Eheim's were notorious for not priming. When I had them it was common to have to tilt them on a angle to get all the air out of them to have them run. The noise the impeller was making could be caused by this issue.

Have you taken the top of the filter off and plugged it in to visual see the impeller is moving? Also the rubber o-ring needs lube to make a good seal they sell the stuff at Big als its a tiny tube and expensive.


----------



## Y2KGT (Jul 20, 2009)

I would plug in a light or radio to confirm power at the extension. If the filter works at the sink but not at the tank but you do have power make sure you have opened the valve at the quick disconnect.
--
Paul


----------



## mitko1994 (Dec 12, 2012)

I only ever disconnect the 2-hose component that plugs-in at the top of the canister - it does a good job of keeping the water inside the hoses and away from the aquarium cabinet. So the valve shouldn't be an issue. I assume the propeller is turning properly because if it wasn't what would make the motor run and push water out at the sink.


----------



## default (May 28, 2011)

What I'd recommend:

1. Get a bucket, open the intake and output hose into the bucket and let it flow for a second or so, this will ensure there's nothing clogging the hose and it's ready to go.

2. Ensure the trays are lined up properly.

3. Check to see if the "anti-backflow" is in place properly in the motor head on the outflow port, I've seen this create priming issues and jams. (If this is applicable to your model)

4. Definitely check your power source as well, and whether filter is vibrating or generating any movement when plugged in.

5. Try unplugging and re-plugging several times quickly to see if it starts, I've had a filter where the impellers would refuse to start and this usually does the trick, but never seen this in a Eheim.


----------



## mitko1994 (Dec 12, 2012)

I tried doing these things!

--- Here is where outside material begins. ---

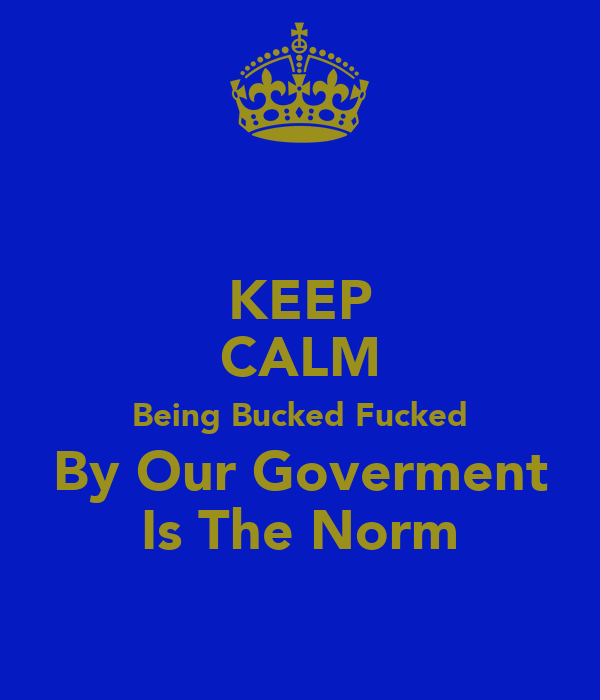 KEEP CALM Being Bucked Fucked By Our Goverment Is The Norm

Eventually the filter started at the tank with the unusual loud noise! I tried to prime since it wasn't pushing water out and as I started pumping the big priming button in the middle after a few pushes the filter stopped.


----------



## mitko1994 (Dec 12, 2012)

I just opened the filter again, took out the impeller, popped it back in, powered it and it didn't start. I will take it to BAs if they can't fix I will buy a new canister - they are now on sale.


----------



## mitko1994 (Dec 12, 2012)

It ended up being the impeller- it was cracked on the side. I bought a new impeller and it works as brand new. Thanks for your replies.


----------



## shrimpbreedershrimpeater (May 3, 2017)

I have an Eheim 3315 canister and this has happened to me before. Had the replace the Impeller shaft. 

Sent from my SM-G950W using Tapatalk


----------



## Windowlicka (Mar 5, 2008)

shrimpbreedershrimpeater said:


> I have an Eheim 3315 canister and this has happened to me before. Had the replace the Impeller shaft.
> 
> Sent from my SM-G950W using Tapatalk


In a pinch, a bamboo skewer (lightly sanded smooth, then cut to size) has helped me in the past as a short-term 'fix' for a broken ceramic impeller shaft.

I'm not sure I'd trust it over the longer term, but it certainly helped keep the filter running for a few days until a 'proper' replacement could be sourced.


----------